Ни в коем разе не собираюсь злословить об Алексее Навальном в тюрьме. Ухмыляться или упражняться в сардонических комментариях. Потому что от сумы и от тюрьмы, как известно, не зарекайся. Да и всегда по-человечески жаль.

Александр Горбаруков ИА REGNUM
Единство

Но! Нельзя не сказать пару слов о коротком письме — посте, заметке, называйте как хотите, — опубликованном Навальным из тюрьмы. Меня оно по-своему изумило — со знаком «минус» изумило. Удивляет и тон, выбранный Алексеем, и содержание текста.

К своим 44 годам Навальный, оказывается, только узнал, что в тюрьмах есть свой распорядок и свои правила. Должно было быть, наверное, иначе. Крутились бы фильмы и речи самого Алексея. И так бы все, конечно, перевоспитывались. Интересно, что бы сказал Навальный, побывав, к примеру, в тюрьмах Гуантанамо и Абу-Грейб? Как бы выглядела тогда его сентенция «наш дружелюбный концлагерь», брошенная о Владимирской колонии?

При этом, кстати, Алексей за короткую заметку противоречит себе не единожды. Ну какой концлагерь, если всё чинно и без нарушений?

Или вот замечательный абзац: «Видеокамеры везде, за всеми наблюдают и при малейших нарушениях составляют рапорт. Мне кажется, кто-то наверху прочитал «1984» Оруэлла и сказал: «Да, прикольно. Давайте сделаем такое. Воспитание через расчеловечивание». Это правда всерьёз написано? Без шуток? А ведь Алексей должен радоваться, что есть видеокамеры — не будь их, и многое бы пошло по-другому. Жёстче, грубее, отвратительнее.

Дарья Антонова ИА REGNUM
Алексей Навальный

Об ужасах тюремного режима рассказывают и сочувствующие. Например, запущена деза, что лучше бы Навальный отправился не в «красную», как сейчас, а в «чёрную зону». Там бы, мол, ему было не столь жутко. Это, конечно, инсинуация и ложь, и очевидно, что власть считает на Алексее каждую пылинку, заботливо сдувая её. Попади он в «чёрную зону» — и случился бы абсолютный макабр. Это ведь для школоты Навальный — авторитет, а для тамошних жителей — ниже нуля.

Что же касается тона письма, то он, прежде всего, неприлично нарциссический. Причём нарциссизм этот купается в бесконечной жалости к себе с пониманием «а ничего мне всерьёз не будет». Трудно представить, чтобы так писал из тюрьмы, к примеру, Александр Солженицын. Навальный же — такой себе буржуа, вышедший на адреналиновую прогулку.

Мне есть с чем сравнивать. И не только в плане личного опыта. Сейчас — такое вот совпадение — я читаю недавно переизданную книгу Дитриха Бонхеффера «Сопротивление и покорность». В ней опубликованы заметки и письма немецкого пастора, адресованные им из реального нацистского лагеря к близким. Иной тон, иной масштаб — иная конституция человека.

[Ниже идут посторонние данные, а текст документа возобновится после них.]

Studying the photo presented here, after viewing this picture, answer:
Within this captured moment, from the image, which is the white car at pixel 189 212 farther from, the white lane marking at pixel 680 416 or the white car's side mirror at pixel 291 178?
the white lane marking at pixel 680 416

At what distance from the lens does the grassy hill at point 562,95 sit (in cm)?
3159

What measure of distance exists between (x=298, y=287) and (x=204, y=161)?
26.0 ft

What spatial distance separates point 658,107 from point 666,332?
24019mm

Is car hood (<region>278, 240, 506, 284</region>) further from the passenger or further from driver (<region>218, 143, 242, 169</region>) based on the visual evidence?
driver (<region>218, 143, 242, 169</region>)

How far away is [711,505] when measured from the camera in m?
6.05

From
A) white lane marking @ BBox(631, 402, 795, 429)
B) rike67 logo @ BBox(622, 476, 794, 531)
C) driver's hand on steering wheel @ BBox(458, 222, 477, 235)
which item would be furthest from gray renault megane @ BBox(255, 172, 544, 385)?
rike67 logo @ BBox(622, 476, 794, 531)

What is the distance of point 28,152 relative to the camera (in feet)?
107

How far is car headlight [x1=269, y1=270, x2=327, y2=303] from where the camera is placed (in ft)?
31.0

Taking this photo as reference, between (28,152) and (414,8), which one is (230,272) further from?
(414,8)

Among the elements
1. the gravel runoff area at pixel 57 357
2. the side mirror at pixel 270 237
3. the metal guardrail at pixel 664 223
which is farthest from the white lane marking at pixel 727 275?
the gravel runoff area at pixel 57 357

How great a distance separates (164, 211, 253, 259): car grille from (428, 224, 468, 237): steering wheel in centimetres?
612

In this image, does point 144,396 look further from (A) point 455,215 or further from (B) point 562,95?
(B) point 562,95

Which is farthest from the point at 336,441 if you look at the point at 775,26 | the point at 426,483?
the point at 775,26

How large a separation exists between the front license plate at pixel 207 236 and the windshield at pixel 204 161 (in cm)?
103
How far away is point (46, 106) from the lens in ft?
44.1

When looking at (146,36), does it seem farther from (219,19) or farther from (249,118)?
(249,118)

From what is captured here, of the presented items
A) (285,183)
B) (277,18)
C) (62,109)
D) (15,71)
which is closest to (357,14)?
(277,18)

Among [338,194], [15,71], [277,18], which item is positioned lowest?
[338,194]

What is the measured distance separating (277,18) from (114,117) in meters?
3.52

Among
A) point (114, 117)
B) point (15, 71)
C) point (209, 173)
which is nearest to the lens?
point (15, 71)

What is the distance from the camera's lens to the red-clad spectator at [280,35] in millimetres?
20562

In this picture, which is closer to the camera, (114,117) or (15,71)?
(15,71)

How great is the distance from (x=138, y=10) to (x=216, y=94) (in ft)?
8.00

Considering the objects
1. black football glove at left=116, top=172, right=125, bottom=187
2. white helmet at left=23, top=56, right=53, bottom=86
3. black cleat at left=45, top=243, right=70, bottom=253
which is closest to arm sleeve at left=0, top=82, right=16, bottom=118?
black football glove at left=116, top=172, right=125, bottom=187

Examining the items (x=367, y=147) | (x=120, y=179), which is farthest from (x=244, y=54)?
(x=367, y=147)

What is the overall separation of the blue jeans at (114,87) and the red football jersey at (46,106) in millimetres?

Ну, а первым, кого я вспомнил после прочтения письма Навального, стал Эдуард Лимонов. На первый взгляд, тоже оппозиционер. Тоже узник. Но и оппозиционер, и узник совсем иного толка. Первая запись его после попадания за решётку: «В тюрьме я наконец научился качать шею…» И вообще тот период Лимонов вспоминает со странной такой теплотой. Не в смысле ностальгии, конечно, но с теплотой в контексте научения и понимания. Ведь именно там, по словам классика, с ним случились едва ли не главные его вдохновения (или, если угодно, инсайты).

Дарья Антонова ИА REGNUM
Эдуард Лимонов

Причём отталкивались они, конечно, от изучения себя же, но обращались во внешний мир. В тюрьме Лимонов написал семь книг, среди которых и «Священные монстры», и «Ереси», и «Торжество метафизики». В них Эдуард Вениаминович продирается через тернии к глубинам, вскрывая бытие, его законы, точно консервные банки. И делает он это умом, похожим на заточенную ложку, коей можно и резать, и вычерпывать наиглавнейшее. Каков контраст с Навальным, зацикленным исключительно на банальностях и себе любимом!

И да, рано или поздно Алексей выйдет из Владимирской колонии. Обратится в своём фирменном стиле к подписчикам. Да, он покинет эту тюрьму. Но вот то заключение, в котором он находится постоянно, Навальный преодолеть не сможет. Тюрьма зацикленности на самом себе, извечный нарциссизм, рождающий игнорирование других. И вот из этой ловушки Навальному, похоже, уже никогда не выбраться.

Не тот случай, когда тюрьма добавляет сил и величия. Какие времена — такие и оппозиционеры!